DIRECTIONS FOR THIS TASK:
Strip out the pictures and output each remaining line of the data word for word.

INPUT:

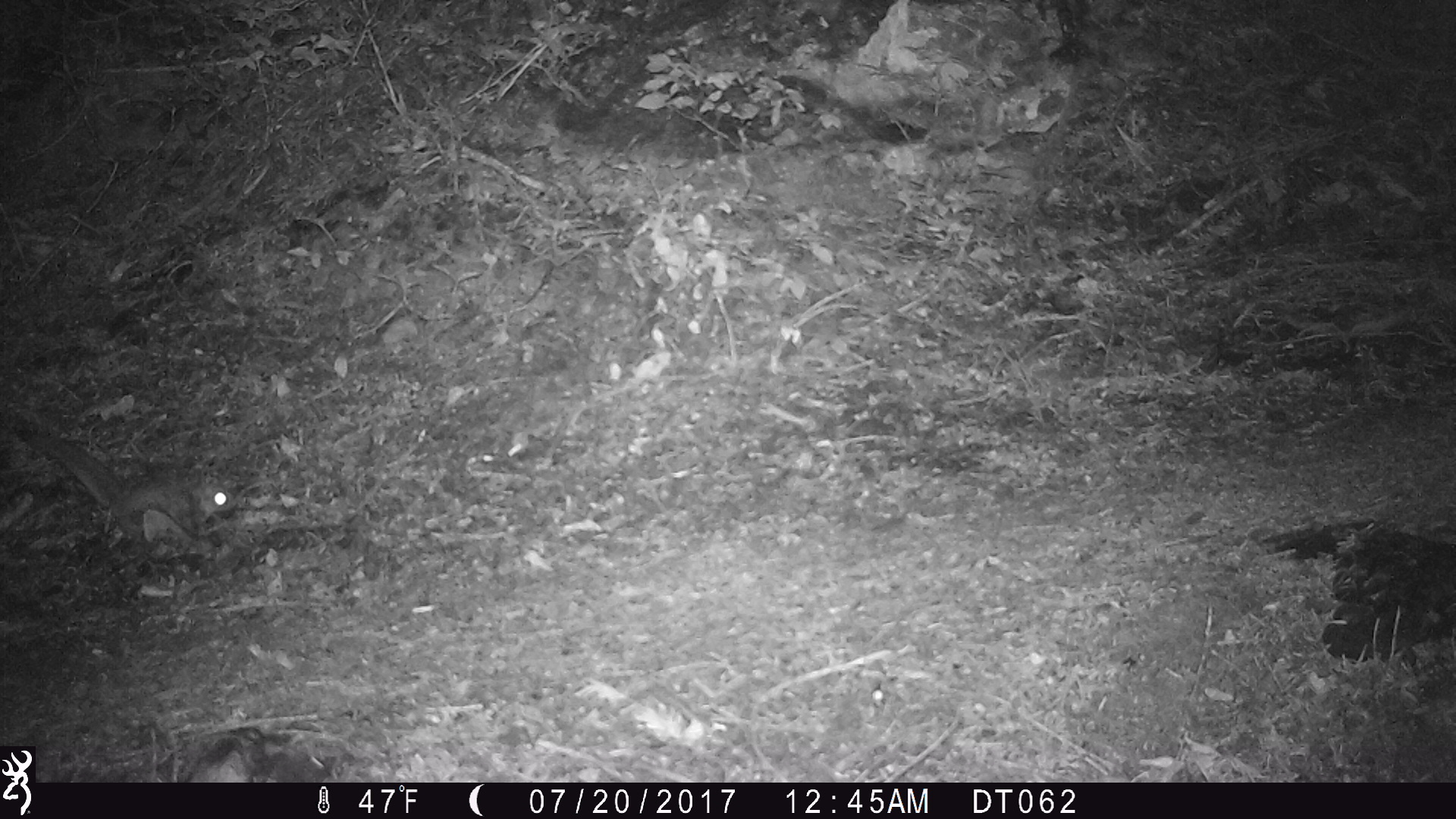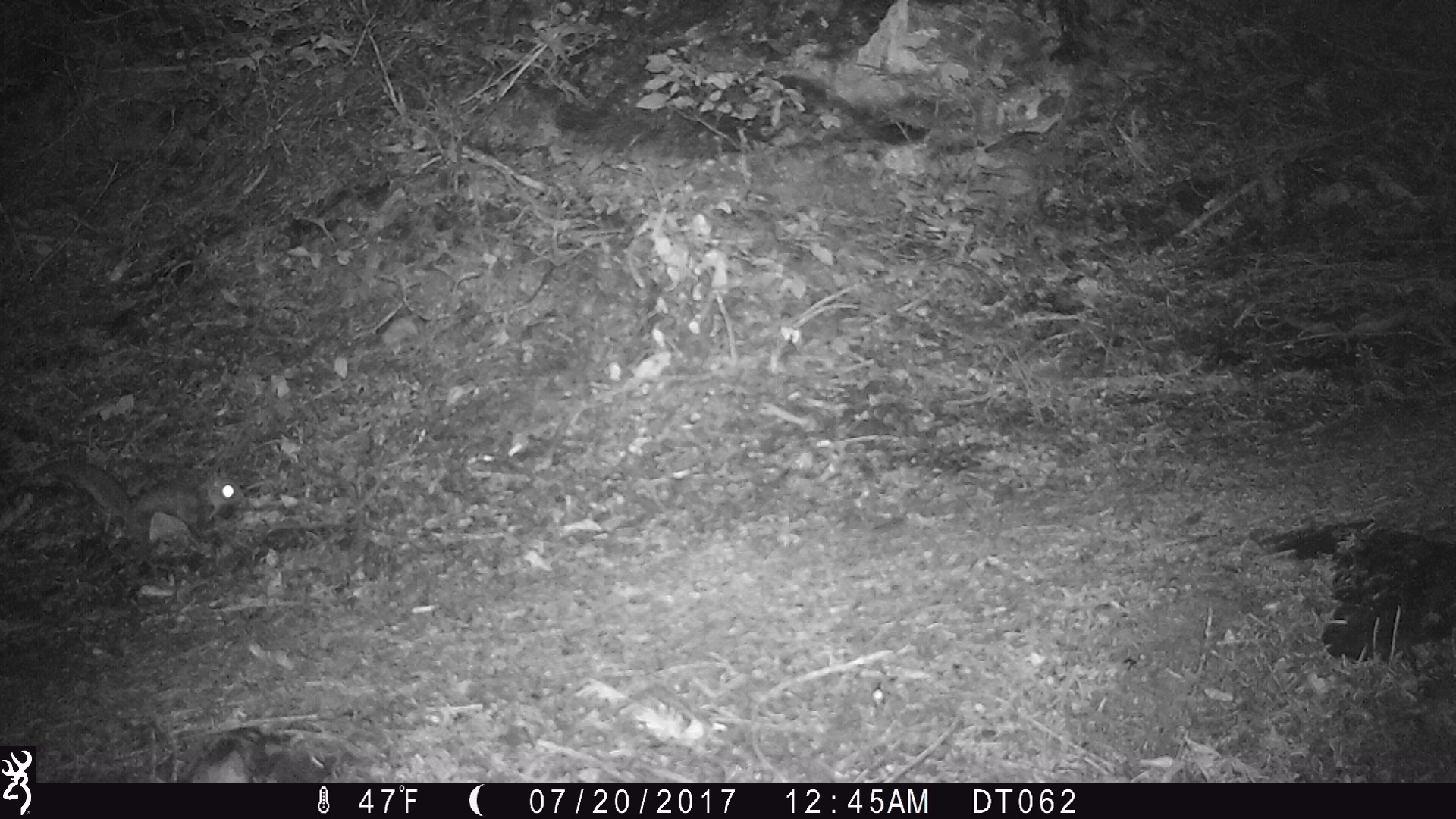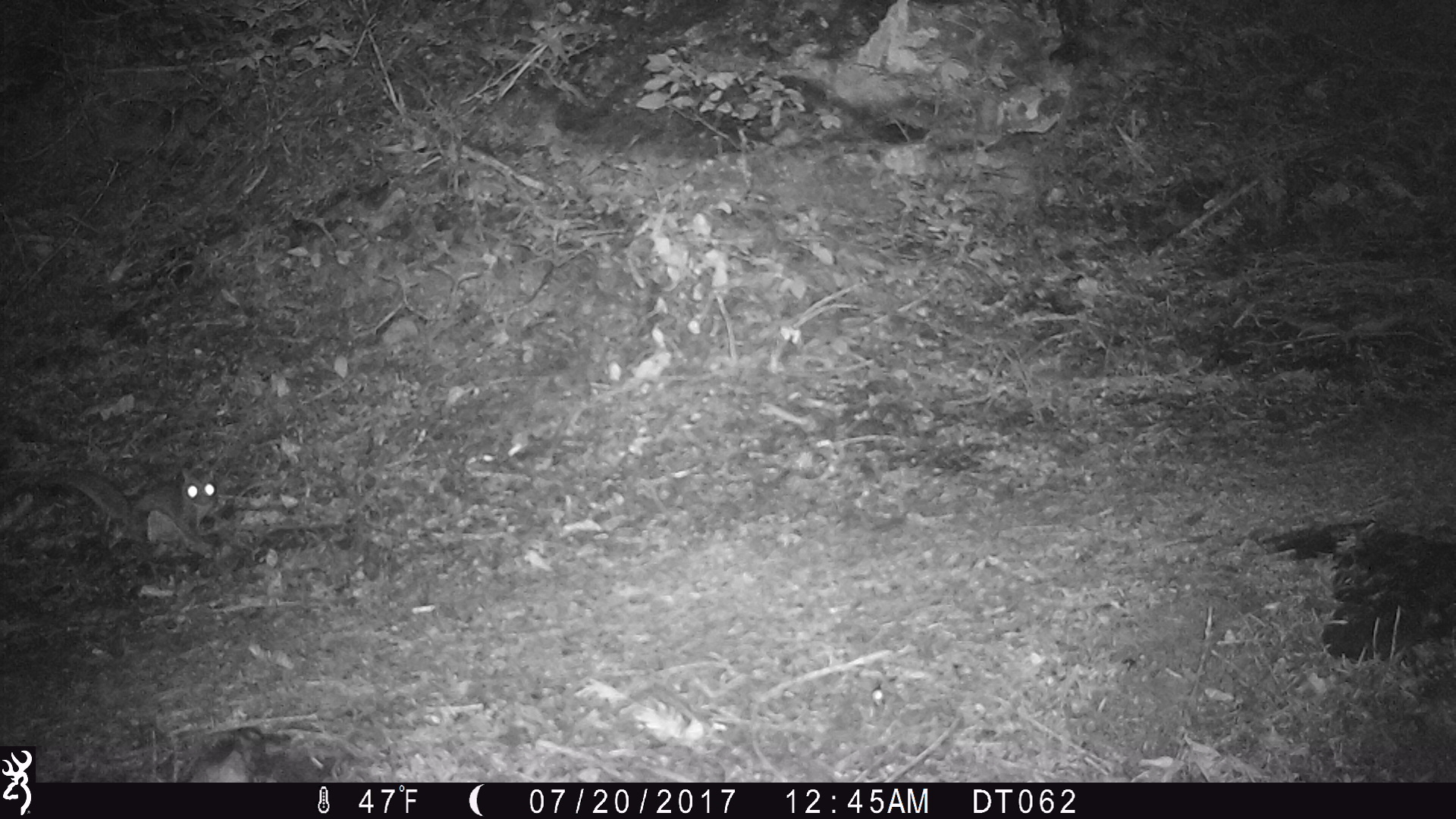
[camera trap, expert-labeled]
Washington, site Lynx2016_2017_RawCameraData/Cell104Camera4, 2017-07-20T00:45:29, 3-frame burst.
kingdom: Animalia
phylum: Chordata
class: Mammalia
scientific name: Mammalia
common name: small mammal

OUTPUT:
[camera trap, expert-labeled]
Washington, site Lynx2016_2017_RawCameraData/Cell104Camera4, 2017-07-20T00:45:29, 3-frame burst.
kingdom: Animalia
phylum: Chordata
class: Mammalia
scientific name: Mammalia
common name: small mammal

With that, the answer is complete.